* _TASK OBJECTIVE_
Reproduce all of the data exactly, with no line skipped.
---- EXTRACTED DATA
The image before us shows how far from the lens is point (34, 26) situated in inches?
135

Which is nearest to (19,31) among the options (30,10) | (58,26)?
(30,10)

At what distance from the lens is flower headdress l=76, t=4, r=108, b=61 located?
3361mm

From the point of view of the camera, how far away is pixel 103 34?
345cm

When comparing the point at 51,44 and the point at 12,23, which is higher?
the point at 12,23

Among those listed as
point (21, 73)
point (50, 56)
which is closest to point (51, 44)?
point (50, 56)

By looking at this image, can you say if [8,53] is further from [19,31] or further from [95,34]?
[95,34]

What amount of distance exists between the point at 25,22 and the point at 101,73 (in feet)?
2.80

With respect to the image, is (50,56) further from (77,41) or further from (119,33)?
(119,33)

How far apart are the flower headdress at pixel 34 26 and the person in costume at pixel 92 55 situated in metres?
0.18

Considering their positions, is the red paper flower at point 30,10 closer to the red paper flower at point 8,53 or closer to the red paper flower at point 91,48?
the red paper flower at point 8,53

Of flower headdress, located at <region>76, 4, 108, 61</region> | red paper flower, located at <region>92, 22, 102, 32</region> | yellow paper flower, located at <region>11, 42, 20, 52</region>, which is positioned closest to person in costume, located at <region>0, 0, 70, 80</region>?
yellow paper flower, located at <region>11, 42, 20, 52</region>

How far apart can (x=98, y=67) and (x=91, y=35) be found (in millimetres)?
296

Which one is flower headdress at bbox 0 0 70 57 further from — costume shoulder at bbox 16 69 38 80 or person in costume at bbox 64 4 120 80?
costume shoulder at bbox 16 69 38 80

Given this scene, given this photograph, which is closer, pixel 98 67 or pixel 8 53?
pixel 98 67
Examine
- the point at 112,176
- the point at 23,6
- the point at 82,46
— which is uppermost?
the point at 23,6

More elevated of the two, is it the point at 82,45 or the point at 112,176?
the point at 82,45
--------
* _RESULT OF THE EXERCISE_
The image before us shows how far from the lens is point (34, 26) situated in inches?
135

Which is nearest to (19,31) among the options (30,10) | (58,26)?
(30,10)

At what distance from the lens is flower headdress l=76, t=4, r=108, b=61 located?
3361mm

From the point of view of the camera, how far away is pixel 103 34?
345cm

When comparing the point at 51,44 and the point at 12,23, which is higher?
the point at 12,23

Among those listed as
point (21, 73)
point (50, 56)
which is closest to point (51, 44)?
point (50, 56)

By looking at this image, can you say if [8,53] is further from [19,31] or further from [95,34]?
[95,34]

What amount of distance exists between the point at 25,22 and the point at 101,73 (in feet)?
2.80

With respect to the image, is (50,56) further from (77,41) or further from (119,33)?
(119,33)

How far apart are the flower headdress at pixel 34 26 and the person in costume at pixel 92 55 situated in metres?
0.18

Considering their positions, is the red paper flower at point 30,10 closer to the red paper flower at point 8,53 or closer to the red paper flower at point 91,48?
the red paper flower at point 8,53

Of flower headdress, located at <region>76, 4, 108, 61</region> | red paper flower, located at <region>92, 22, 102, 32</region> | yellow paper flower, located at <region>11, 42, 20, 52</region>, which is positioned closest to person in costume, located at <region>0, 0, 70, 80</region>?
yellow paper flower, located at <region>11, 42, 20, 52</region>

How far apart can (x=98, y=67) and (x=91, y=35) be found (in millimetres)?
296

Which one is flower headdress at bbox 0 0 70 57 further from — costume shoulder at bbox 16 69 38 80 or person in costume at bbox 64 4 120 80?
costume shoulder at bbox 16 69 38 80

Given this scene, given this photograph, which is closer, pixel 98 67 or pixel 8 53?
pixel 98 67
Examine
- the point at 112,176
- the point at 23,6
- the point at 82,46
— which is uppermost?
the point at 23,6

More elevated of the two, is it the point at 82,45 or the point at 112,176?
the point at 82,45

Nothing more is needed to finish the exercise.